Не знаю, чего он добивался этими шпильками, что доказать хотел, а только воительница не выдержала. Через миг она была уже на ногах, и меч с лязгом покинул ножны. Только разве могла она опередить того, кто повторял все мои упражнения уже без особых трудностей? Ждан парировал удар, не вставая с места, жестко подставив дубинку под клинок. Бронзовая пластина, укреплявшая дерево в месте, где оружие соприкоснулось, выдержала, хоть лезвие почти перерубило ее. Человеческая плоть оказалась слабее. Девушка, болезненно вскрикнув, выронила клинок. Запястье ее напухало прямо на глазах. Еще бы, Ждан применил давно отработанный прием. А навыки, перенятые у меня, позволили вложить в него силы, которые сложно заподозрить в щуплом на вид юнце.

– Вот так, – подвел итог мой спутник. – Прости, красавица, а только вы, люди оружия, будете слушать лишь того, кто этим оружием лучше вас владеет. Вот присядь и послушай меня.

Борислава бросила на меня быстрый взгляд. Надеялась на поддержку? Не скажу, чтобы всецело одобрял действия Ждана, хотя какая-то сермяжная правда в них была. Но я увидел возможность привязать к себе эту воительницу. Она сама по себе не так важна, а вот ее спутница – мне хотелось разобраться в ней. А для этого требовалось время.

– Туда не смотри, – бросил ей Ждан. – Искатель не вмешивается в такие дела. А я всего лишь хотел прояснить некоторые вещи. Первая из них – следи за своим языком. Словечки «смерд» и «холоп» прибереги для других. А я хоть роду незнатного, зато сам зарабатываю на кусок хлеба и ломоть мяса. Человек я вольный и в смердах да холопах ни у кого не числюсь. Ты, кстати, тоже не больно знатна. На княжну свою посмотри. Она хоть понимает, насколько вы сейчас от нас зависите, и не оскорбляет тех, кто что-то для нее делает. Второе – ковыряльник свой держи в ножнах. На слово можешь ответить словом, на оскорбление – оскорблением, но не смей поднимать руку с оружием на того, с кем делишь пищу. Не знаю, как там у вас в дружине, а среди тех, кто учил меня оружием владеть, это правило свято. Можешь даже зубы обидчику все до одного выбить, но за нож хвататься не смей.

– Я поняла. – Борислава покраснела и потупила взор.

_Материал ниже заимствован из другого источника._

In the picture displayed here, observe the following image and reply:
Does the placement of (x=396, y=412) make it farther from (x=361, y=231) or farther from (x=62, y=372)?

– Это хорошо. Третье – кто ест, должен работать. Так что котелок драите вы, девушки. Благо после чая мыть его – одно удовольствие. Чем вы там ночью будете заниматься, нас не волнует. Только ежели чего удумаете, располагайтесь подальше от меня, чтобы не мешать спать разными звуками посторонними. Ну вот, вроде бы и все. К Искателю с жалобами не лезьте. Ежели чего – меж собой решим. Я же не изверг какой. И как в людные места выберемся, о том, что Светлана – княжна, забудьте. Сболтнете ненароком – местные тут же умишком пораскинут да поймут, что к чему. Тогда просто так нас не отпустят. А теперь – отдыхайте.

– Может, путь продолжим? – спросила Светлана.

– Куда вам, путницы! С ног валитесь. Коли хорошо следы замели – не найдут нас, а коли плохо, то беги не беги – настигнут.

Остаток дня и ночь девушки проспали. Ждан, конечно, тоже устал, но не очень. Когда он убедился, что Светлана с Бориславой заснули, подсел ко мне и спросил:

– Искатель, зачем они нам нужны?

– А зачем мне нужен был ты? – ответил я вопросом на вопрос.

– Ну не знаю. Ты же так ничего толком не объяснил. Тебе стало жаль бросать меня в той клоаке.

– А тебе этих двоих не жаль?

– Похабницы, – фыркнул юноша. – Посмотри, обнялись, спят, ни дать ни взять уставшие супружники.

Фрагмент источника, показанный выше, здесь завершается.